The line inserted a bit of boilerplate — and bipartisan — education reform-speak into his first address to a joint session of Congress. Former Presidents George W. Bush and President Obama also used the phrase, and it has come to represent the education reform movement that has encompassed policies like expanding charter schools, testing, and school accountability.

Trump attached the idea to a campaign promise: to expand school choice. He called on lawmakers to fund school choice for “disadvantaged youth” to help “millions of African-American and Latino children” choose among public, private, religious, and charter schools.

He implied that those changes, along with a reduction in violence, would turn the tide after the U.S. “ignored the fates of our children in the inner cities of Chicago, Baltimore, Detroit and so many other places throughout our land.”

But he offered no more specific ideas for how his choice plan should work — including where the money should come from, a key question as Republican leaders move to trim federal spending.

Here’s the full section of Trump’s speech focused on education, pulled from his prepared remarks. (Look out for a cameo by Denisha Merriweather, who also stood by Education Secretary Betsy DeVos this week.)

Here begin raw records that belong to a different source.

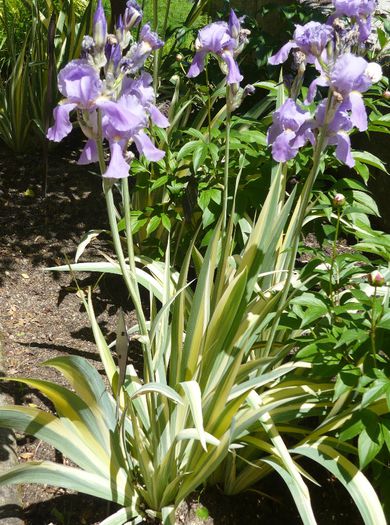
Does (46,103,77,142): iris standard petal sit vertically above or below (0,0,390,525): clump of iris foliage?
above

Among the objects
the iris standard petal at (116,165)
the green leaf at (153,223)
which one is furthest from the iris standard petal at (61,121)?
the green leaf at (153,223)

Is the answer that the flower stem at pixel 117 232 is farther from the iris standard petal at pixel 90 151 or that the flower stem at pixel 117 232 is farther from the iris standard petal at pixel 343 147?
the iris standard petal at pixel 343 147

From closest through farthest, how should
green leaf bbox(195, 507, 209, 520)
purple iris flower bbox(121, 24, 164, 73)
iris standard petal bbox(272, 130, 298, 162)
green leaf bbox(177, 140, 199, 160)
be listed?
purple iris flower bbox(121, 24, 164, 73) < iris standard petal bbox(272, 130, 298, 162) < green leaf bbox(195, 507, 209, 520) < green leaf bbox(177, 140, 199, 160)

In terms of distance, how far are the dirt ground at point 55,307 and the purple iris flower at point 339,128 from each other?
4.19 ft

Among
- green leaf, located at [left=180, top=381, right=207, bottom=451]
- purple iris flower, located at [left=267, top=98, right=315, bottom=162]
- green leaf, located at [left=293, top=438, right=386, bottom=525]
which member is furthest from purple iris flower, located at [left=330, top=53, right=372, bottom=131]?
green leaf, located at [left=293, top=438, right=386, bottom=525]

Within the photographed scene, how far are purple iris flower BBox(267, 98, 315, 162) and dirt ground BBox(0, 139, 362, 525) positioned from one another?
1.26m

Our children will grow up in a Nation of miracles. But to achieve this future, we must enrich the mind –- and the souls –- of every American child. Education is the civil rights issue of our time. I am calling upon Members of both parties to pass an education bill that funds school choice for disadvantaged youth, including millions of African-American and Latino children. These families should be free to choose the public, private, charter, magnet, religious or home school that is right for them. Joining us tonight in the gallery is a remarkable woman, Denisha Merriweather. As a young girl, Denisha struggled in school and failed third grade twice. But then she was able to enroll in a private center for learning, with the help of a tax credit scholarship program. Today, she is the first in her family to graduate, not just from high school, but from college. Later this year she will get her masters degree in social work. We want all children to be able to break the cycle of poverty just like Denisha.